[WHAT YOU WILL DO]
In the lines below, replace "бутик" with "магазин" and keep everything else the same. Give back only the text, without the pictures.

[MATERIAL TO PROCESS Boundary: Start]

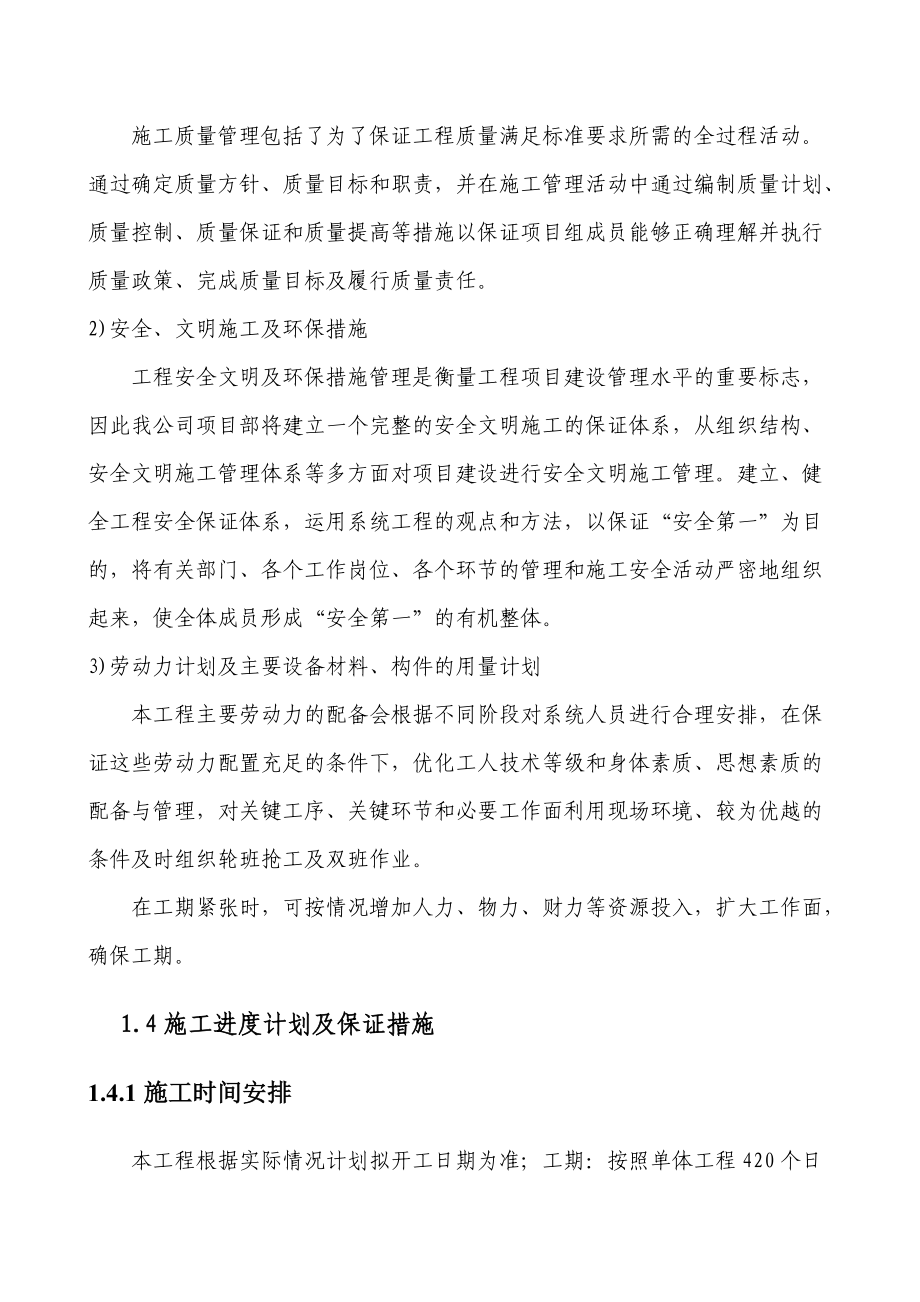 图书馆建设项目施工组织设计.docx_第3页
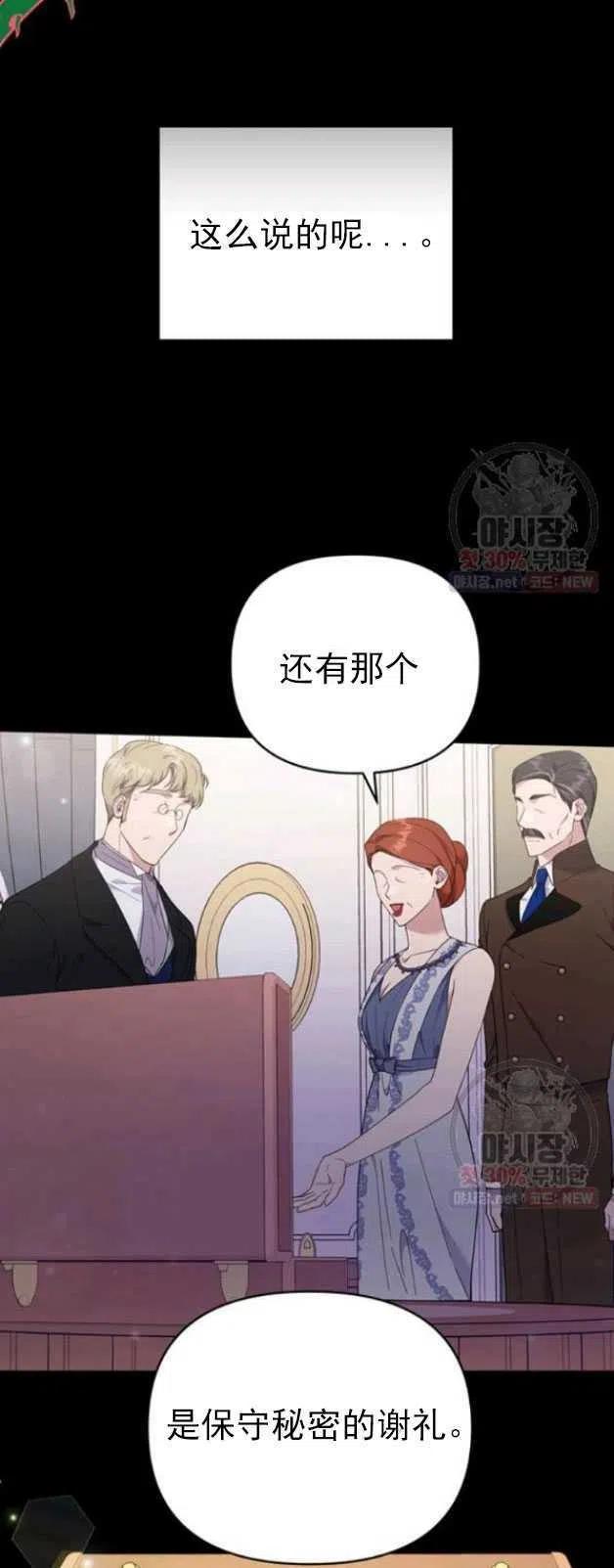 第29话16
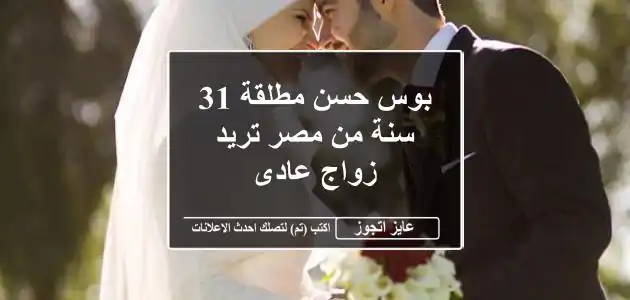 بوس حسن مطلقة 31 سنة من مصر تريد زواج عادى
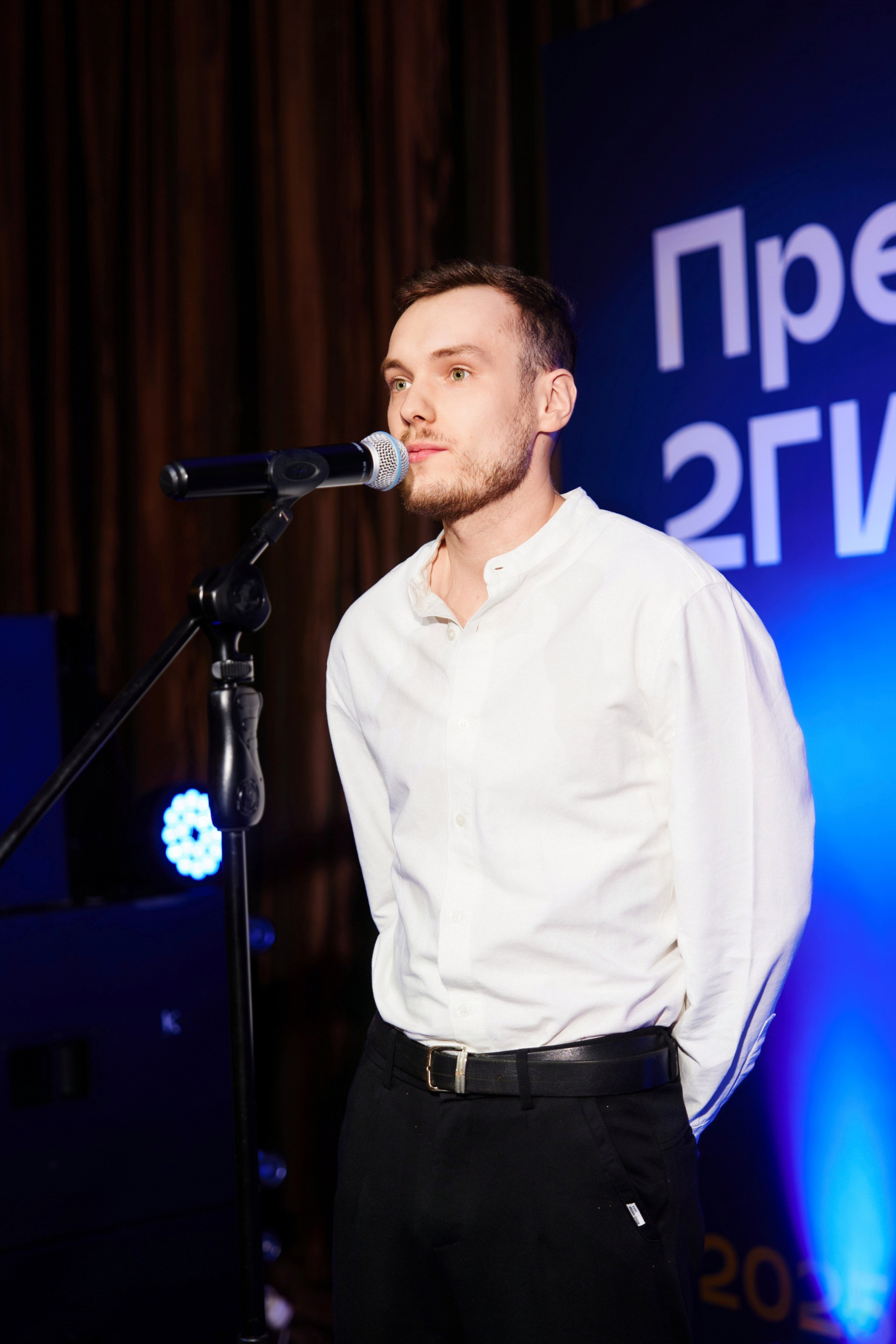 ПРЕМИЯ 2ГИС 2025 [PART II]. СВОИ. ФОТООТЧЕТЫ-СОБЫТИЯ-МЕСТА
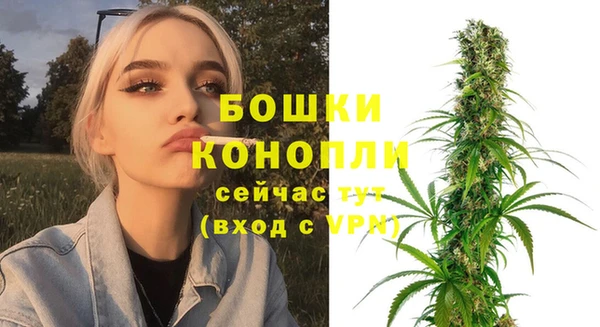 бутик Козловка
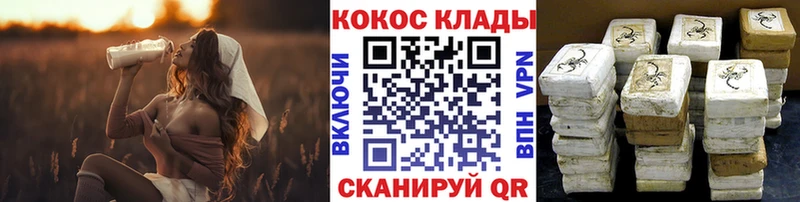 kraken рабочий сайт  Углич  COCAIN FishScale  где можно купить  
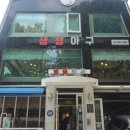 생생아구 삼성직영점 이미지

[MATERIAL TO PROCESS Boundary: End]

[RESPONSE FOR THIS EXERCISE]
 图书馆建设项目施工组织设计.docx_第3页
 第29话16
 بوس حسن مطلقة 31 سنة من مصر تريد زواج عادى
 ПРЕМИЯ 2ГИС 2025 [PART II]. СВОИ. ФОТООТЧЕТЫ-СОБЫТИЯ-МЕСТА
 магазин Козловка
 kraken рабочий сайт  Углич  COCAIN FishScale  где можно купить  
 생생아구 삼성직영점 이미지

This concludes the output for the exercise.